“Ik zou me bedrogen voelen als er geen herdenkingen meer gehouden zouden worden”Op 2 juni vond op de begraafplaats Selwerderhof de jaarlijkse herdenking plaats van hen die vielen in Nederlands-Indië in de periode 1945-1951. Hoewel misschien minder bekend dan de jaarlijkse 4 mei herdenking komt elk jaar een vaste groep mensen naar het Indië monument om hun gevallen kameraden en familie te herdenken. Een van hen is Jan Hummel, secretaris van de Vereniging Indië Militairen in Groningen. De Seniorenkrant Groningen sprak met hem over de oorlog en het herdenken dat blijft.
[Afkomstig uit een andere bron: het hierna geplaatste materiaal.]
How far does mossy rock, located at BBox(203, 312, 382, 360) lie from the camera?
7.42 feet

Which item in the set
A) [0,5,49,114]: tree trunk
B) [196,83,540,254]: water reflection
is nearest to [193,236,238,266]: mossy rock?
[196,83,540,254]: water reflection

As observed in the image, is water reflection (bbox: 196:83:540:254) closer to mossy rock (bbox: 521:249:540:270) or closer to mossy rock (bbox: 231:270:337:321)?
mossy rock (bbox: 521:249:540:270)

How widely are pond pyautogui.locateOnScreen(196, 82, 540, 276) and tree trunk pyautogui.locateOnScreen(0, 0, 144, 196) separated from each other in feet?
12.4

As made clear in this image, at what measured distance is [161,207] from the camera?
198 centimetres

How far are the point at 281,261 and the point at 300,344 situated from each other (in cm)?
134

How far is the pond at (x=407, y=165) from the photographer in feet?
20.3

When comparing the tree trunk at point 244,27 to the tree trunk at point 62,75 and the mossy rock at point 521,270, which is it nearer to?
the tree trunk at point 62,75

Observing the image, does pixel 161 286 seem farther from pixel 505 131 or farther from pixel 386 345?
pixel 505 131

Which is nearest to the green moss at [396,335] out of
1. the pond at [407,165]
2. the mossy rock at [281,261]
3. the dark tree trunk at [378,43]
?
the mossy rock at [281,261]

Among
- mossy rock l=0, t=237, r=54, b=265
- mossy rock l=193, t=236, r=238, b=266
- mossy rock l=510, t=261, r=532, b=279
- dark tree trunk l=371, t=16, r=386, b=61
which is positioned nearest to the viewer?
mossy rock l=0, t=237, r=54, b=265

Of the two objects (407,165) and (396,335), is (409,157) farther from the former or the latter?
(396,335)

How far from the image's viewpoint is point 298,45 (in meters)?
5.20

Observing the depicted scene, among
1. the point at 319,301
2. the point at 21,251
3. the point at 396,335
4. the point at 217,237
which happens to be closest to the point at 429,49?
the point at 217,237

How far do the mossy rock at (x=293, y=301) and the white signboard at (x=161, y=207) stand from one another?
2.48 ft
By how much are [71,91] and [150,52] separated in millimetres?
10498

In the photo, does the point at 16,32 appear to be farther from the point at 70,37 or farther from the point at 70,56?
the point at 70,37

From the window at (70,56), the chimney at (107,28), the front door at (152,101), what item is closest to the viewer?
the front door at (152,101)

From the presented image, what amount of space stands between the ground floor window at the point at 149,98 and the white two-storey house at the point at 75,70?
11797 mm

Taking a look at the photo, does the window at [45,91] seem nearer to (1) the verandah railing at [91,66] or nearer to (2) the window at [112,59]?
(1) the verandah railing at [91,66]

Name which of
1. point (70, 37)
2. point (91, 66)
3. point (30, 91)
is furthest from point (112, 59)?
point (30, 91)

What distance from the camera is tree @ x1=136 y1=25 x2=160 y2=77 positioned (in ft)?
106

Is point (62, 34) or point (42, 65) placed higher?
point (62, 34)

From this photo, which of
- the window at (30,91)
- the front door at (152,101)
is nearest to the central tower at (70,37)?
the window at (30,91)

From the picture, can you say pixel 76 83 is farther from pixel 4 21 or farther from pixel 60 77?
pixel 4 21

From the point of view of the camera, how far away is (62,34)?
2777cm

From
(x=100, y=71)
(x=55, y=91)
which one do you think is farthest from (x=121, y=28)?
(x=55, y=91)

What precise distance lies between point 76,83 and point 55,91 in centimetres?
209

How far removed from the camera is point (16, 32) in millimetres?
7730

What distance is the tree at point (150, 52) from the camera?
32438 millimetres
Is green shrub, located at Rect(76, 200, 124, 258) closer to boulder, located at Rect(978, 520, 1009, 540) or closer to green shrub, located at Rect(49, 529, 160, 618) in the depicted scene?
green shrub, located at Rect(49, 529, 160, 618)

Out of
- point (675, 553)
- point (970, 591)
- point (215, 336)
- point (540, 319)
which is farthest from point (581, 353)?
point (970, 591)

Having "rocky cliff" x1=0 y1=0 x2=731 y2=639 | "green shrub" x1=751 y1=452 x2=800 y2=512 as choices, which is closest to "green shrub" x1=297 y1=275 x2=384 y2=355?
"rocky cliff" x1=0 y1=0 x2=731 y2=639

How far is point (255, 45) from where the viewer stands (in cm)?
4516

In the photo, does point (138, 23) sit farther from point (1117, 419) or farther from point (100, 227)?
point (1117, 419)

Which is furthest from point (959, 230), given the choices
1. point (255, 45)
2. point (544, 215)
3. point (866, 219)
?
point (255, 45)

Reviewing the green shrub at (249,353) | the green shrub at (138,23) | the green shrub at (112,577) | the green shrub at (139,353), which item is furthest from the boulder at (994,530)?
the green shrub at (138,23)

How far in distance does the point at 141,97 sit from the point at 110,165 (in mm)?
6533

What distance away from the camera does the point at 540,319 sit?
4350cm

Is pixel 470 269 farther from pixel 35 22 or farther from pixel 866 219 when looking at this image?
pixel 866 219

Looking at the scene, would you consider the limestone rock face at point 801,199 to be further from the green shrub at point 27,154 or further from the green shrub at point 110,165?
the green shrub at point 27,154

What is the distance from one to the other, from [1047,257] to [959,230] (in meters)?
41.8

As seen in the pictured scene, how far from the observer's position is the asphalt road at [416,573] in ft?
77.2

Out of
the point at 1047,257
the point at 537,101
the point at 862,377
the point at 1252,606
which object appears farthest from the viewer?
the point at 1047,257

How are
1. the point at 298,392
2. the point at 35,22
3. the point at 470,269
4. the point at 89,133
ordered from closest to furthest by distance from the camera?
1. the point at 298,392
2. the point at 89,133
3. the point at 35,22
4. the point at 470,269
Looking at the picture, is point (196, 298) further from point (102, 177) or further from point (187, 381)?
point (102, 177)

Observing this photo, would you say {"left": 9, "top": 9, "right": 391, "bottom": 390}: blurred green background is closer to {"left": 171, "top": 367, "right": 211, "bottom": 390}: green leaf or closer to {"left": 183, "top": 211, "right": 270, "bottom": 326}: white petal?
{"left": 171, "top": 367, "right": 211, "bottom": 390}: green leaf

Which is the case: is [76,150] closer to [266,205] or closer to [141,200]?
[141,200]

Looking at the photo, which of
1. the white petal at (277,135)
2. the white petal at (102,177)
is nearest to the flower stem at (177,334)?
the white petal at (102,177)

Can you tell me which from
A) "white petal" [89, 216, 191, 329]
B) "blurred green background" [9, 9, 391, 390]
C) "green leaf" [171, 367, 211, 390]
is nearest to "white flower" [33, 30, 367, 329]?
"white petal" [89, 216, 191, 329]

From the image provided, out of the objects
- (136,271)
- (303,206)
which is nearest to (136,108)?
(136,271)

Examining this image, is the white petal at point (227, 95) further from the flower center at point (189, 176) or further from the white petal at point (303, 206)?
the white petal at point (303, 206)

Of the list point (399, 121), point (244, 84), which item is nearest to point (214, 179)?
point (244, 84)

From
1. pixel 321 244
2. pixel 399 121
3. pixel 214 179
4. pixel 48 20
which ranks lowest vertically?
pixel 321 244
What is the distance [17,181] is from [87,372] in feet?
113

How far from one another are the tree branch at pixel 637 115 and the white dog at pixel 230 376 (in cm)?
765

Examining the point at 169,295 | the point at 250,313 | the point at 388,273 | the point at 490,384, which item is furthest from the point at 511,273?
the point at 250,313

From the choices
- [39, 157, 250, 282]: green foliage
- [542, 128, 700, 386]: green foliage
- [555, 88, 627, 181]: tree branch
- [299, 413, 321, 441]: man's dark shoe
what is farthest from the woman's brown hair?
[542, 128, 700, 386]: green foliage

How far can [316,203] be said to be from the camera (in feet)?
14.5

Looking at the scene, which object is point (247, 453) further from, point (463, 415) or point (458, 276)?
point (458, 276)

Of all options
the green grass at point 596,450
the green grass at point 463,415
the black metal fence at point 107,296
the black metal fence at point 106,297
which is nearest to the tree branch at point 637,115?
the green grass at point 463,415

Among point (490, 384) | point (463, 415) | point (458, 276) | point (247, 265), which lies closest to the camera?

“Toen ik eenmaal terug was in Nederland, kwam mijn baas de volgende dag al langs. Ik kon gewoon weer aan het werk komen. Anders had ik misschien nog wel weer bijgetekend voor Korea”. Op 18 april 1951 kwam Jan Hummel weerom uit de Oost, terug uit voormalig Nederlands-Indië. Hij mocht als een van de eersten van boord in Amsterdam, hij moest immers nog doorreizen naar Groningen.
Dat gold echter niet voor de 142 gesneuvelde Groningse soldaten: zij bleven achter op de erevelden Menteng Pulo in Jakarta en de Pandoe in Bandoeng. Hun namen staan echter in het Indië monument gegraveerd en worden daar elk jaar herdacht. “En dat is iets dat bij vele veteranen is blijven zitten: waarom hij wel en ik niet?”
Jan heeft nog veel herinneringen aan de uitzending. “Op gegeven moment moest ons peloton het bataljon 4-25 overnemen, dat gelegerd lag op een doorgangsroute tussen Oost- en West-Java. Zij waren binnen korte tijd tien, twaalf man verloren. Dan ga je er wel extra voorzichtig heen. Ook op patrouille gebeurden soms rare dingen, die iets deden met je vertrouwen in de mensen. Bewoners van een kampong zeiden wel aardig ‘tabé’, maar op het moment dat we voorbij waren, begonnen ze op ons te schieten van achteren.”
Eenmaal thuis duurde het wel een paar weken voordat de muren niet meer zo op hem af kwamen. Het Nederlandse weer hielp ook niet mee, en ze waren zó gewend aan de ruimte. Nog steeds zit Indië onder zijn huid. “Indië vergat je niet. Je praat er wel over, je hebt contact met andere oud-militairen uit de stad, maar je raakt het niet kwijt. Je leert er langzaam mee omgaan maar je raakt er nooit vrij van. Het blijft in je onderbewustzijn zitten.” Hij gaat nog steeds niet met zijn rug naar de deur zitten. “Je moest altijd zorgen dat je gedekt was, altijd op je hoede zijn voor snipers (sluipschutters).”
Het is alle ellende die hij in Nederlands-Indië heeft meegemaakt, die zorgen dat hij nog steeds, elk jaar, herdenkt. Hij vindt het belangrijk dat er wordt stilgestaan bij de nagedachtenis aan de jongens die niet meer terugkwamen. Maar ook zij die nog dagelijks met het lichamelijke en psychische leed worstelen dat die periode ze bracht, moeten niet vergeten worden. “Ik zou me behoorlijk bedrogen voelen als er een einde komt aan de herdenkingen.”